■ **WORK TO DO**:
Restate each of the lines below word for word and drop every picture.
--- RECORDS PROVIDED ---
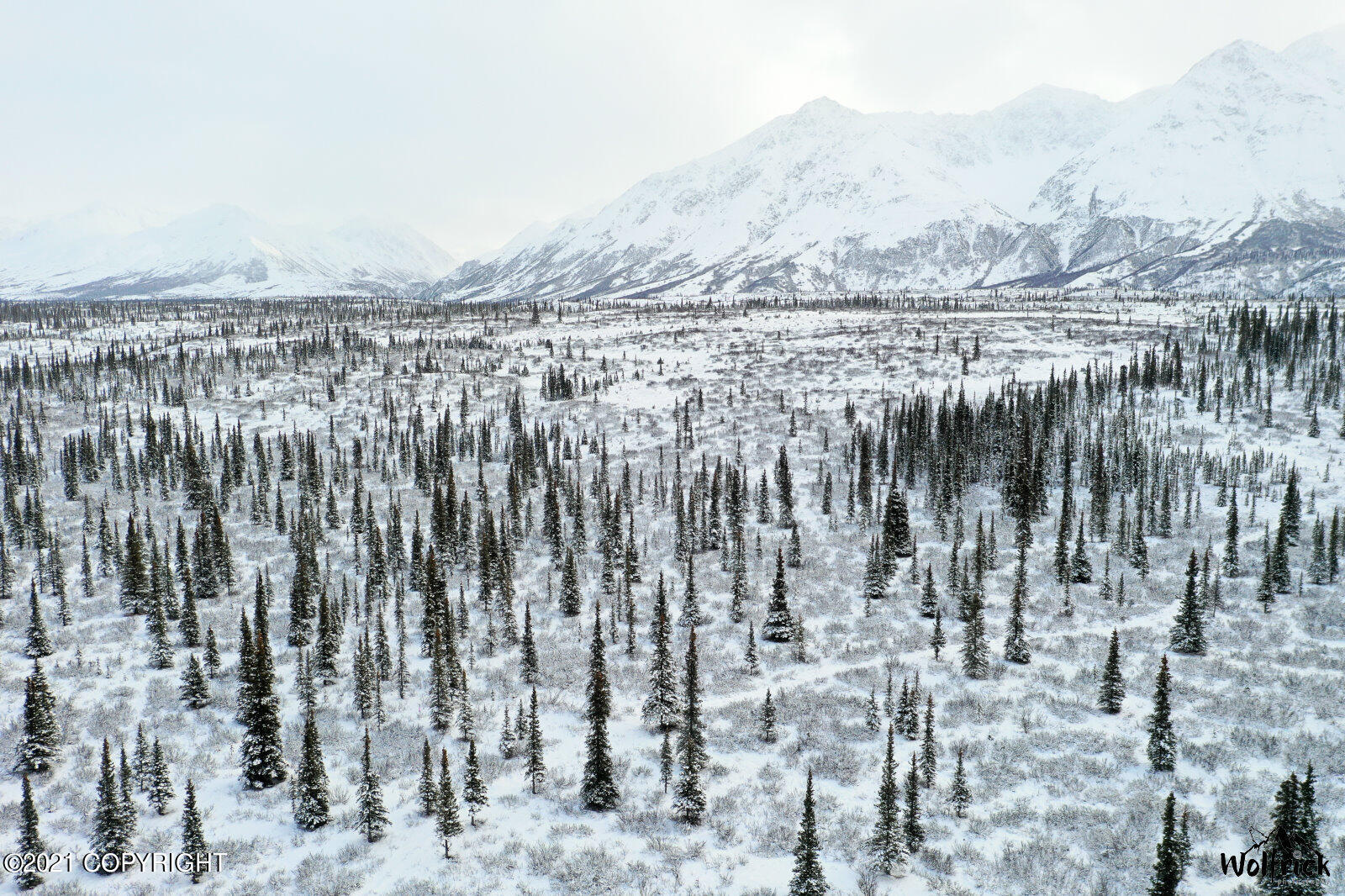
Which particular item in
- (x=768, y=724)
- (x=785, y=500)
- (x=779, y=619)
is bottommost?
(x=768, y=724)

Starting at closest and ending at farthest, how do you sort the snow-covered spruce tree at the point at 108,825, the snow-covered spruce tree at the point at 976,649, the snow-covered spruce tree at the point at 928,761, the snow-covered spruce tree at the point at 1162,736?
the snow-covered spruce tree at the point at 108,825 → the snow-covered spruce tree at the point at 928,761 → the snow-covered spruce tree at the point at 1162,736 → the snow-covered spruce tree at the point at 976,649

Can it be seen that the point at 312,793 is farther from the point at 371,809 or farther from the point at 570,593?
the point at 570,593

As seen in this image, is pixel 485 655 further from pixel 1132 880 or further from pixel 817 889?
pixel 1132 880

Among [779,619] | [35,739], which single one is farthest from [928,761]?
[35,739]

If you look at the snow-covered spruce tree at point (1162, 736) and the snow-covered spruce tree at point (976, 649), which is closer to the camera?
the snow-covered spruce tree at point (1162, 736)

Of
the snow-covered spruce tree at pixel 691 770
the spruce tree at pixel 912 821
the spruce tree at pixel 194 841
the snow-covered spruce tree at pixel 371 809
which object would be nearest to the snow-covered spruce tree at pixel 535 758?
the snow-covered spruce tree at pixel 371 809

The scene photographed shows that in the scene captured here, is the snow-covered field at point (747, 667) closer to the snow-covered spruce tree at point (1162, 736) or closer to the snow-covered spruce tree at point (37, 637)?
the snow-covered spruce tree at point (1162, 736)

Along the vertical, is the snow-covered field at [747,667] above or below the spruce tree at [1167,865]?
below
---
■ **ANSWER FOR THE TASK**:
Which particular item in
- (x=768, y=724)
- (x=785, y=500)
- (x=779, y=619)
is bottommost?
(x=768, y=724)

Starting at closest and ending at farthest, how do you sort the snow-covered spruce tree at the point at 108,825, the snow-covered spruce tree at the point at 976,649, the snow-covered spruce tree at the point at 928,761, the snow-covered spruce tree at the point at 1162,736?
the snow-covered spruce tree at the point at 108,825 → the snow-covered spruce tree at the point at 928,761 → the snow-covered spruce tree at the point at 1162,736 → the snow-covered spruce tree at the point at 976,649

Can it be seen that the point at 312,793 is farther from the point at 371,809 or farther from the point at 570,593?
the point at 570,593

As seen in this image, is pixel 485 655 further from pixel 1132 880 or further from pixel 817 889?
pixel 1132 880

Among [779,619] | [35,739], which single one is farthest from [928,761]?
[35,739]

If you look at the snow-covered spruce tree at point (1162, 736) and the snow-covered spruce tree at point (976, 649), which is closer to the camera?
the snow-covered spruce tree at point (1162, 736)

Of
the snow-covered spruce tree at pixel 691 770
the spruce tree at pixel 912 821
the spruce tree at pixel 194 841
the snow-covered spruce tree at pixel 371 809
which object would be nearest to the snow-covered spruce tree at pixel 535 758?
the snow-covered spruce tree at pixel 371 809

The scene photographed shows that in the scene captured here, is the snow-covered field at point (747, 667) closer to the snow-covered spruce tree at point (1162, 736) or closer to the snow-covered spruce tree at point (37, 637)?
the snow-covered spruce tree at point (1162, 736)

Along the vertical, is the snow-covered field at [747,667] above or below the spruce tree at [1167,865]?
below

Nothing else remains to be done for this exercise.